--- EXERCISE DIRECTIONS ---
Please format the listing below as a two-column CSV with the headers "text" and "answer", one row per item. Quote each field, replace line breaks with spaces, and leave out the pictures.
+++
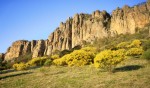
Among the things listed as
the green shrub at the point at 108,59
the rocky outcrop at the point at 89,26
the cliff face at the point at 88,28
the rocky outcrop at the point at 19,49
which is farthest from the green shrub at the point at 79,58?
the rocky outcrop at the point at 19,49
+++
--- RESPONSE TO THIS EXERCISE ---
text,answer
"Among the things listed as the green shrub at the point at 108,59 the rocky outcrop at the point at 89,26 the cliff face at the point at 88,28 the rocky outcrop at the point at 19,49 which is farthest from the green shrub at the point at 79,58?","the rocky outcrop at the point at 19,49"